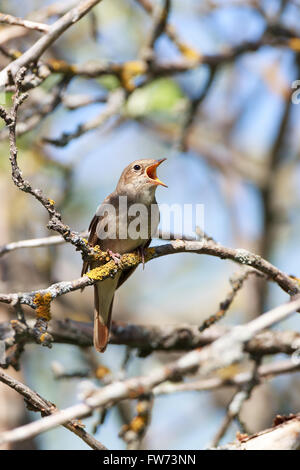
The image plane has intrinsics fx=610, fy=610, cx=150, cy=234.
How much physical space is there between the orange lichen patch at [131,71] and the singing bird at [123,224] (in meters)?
0.72

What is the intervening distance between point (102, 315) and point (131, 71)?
219 centimetres

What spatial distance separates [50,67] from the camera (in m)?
4.65

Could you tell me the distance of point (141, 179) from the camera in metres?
5.09

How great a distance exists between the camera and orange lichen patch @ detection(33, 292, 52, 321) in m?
2.96

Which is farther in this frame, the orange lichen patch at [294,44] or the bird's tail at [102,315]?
the orange lichen patch at [294,44]

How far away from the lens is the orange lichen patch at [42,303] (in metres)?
2.96

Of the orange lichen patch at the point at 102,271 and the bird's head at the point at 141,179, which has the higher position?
the bird's head at the point at 141,179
____________
Instructions for the task
Format the items above as a two-column CSV with the columns "text" and "answer". Give one row per item, put the item's text and its answer each in a single quoted field with line breaks replaced by spaces, and leave the pictures out.

Response below
text,answer
"The image plane has intrinsics fx=610, fy=610, cx=150, cy=234. How much physical space is there between the orange lichen patch at [131,71] and the singing bird at [123,224] (in meters)?","0.72"
"What is the intervening distance between point (102, 315) and point (131, 71)?","219 centimetres"
"What spatial distance separates [50,67] from the camera (in m)?","4.65"
"Could you tell me the distance of point (141, 179) from the camera in metres?","5.09"
"How great a distance exists between the camera and orange lichen patch @ detection(33, 292, 52, 321) in m?","2.96"
"Which is farther in this frame, the orange lichen patch at [294,44] or the bird's tail at [102,315]?","the orange lichen patch at [294,44]"
"How far away from the lens is the orange lichen patch at [42,303] (in metres)?","2.96"
"Of the orange lichen patch at the point at 102,271 and the bird's head at the point at 141,179, which has the higher position?","the bird's head at the point at 141,179"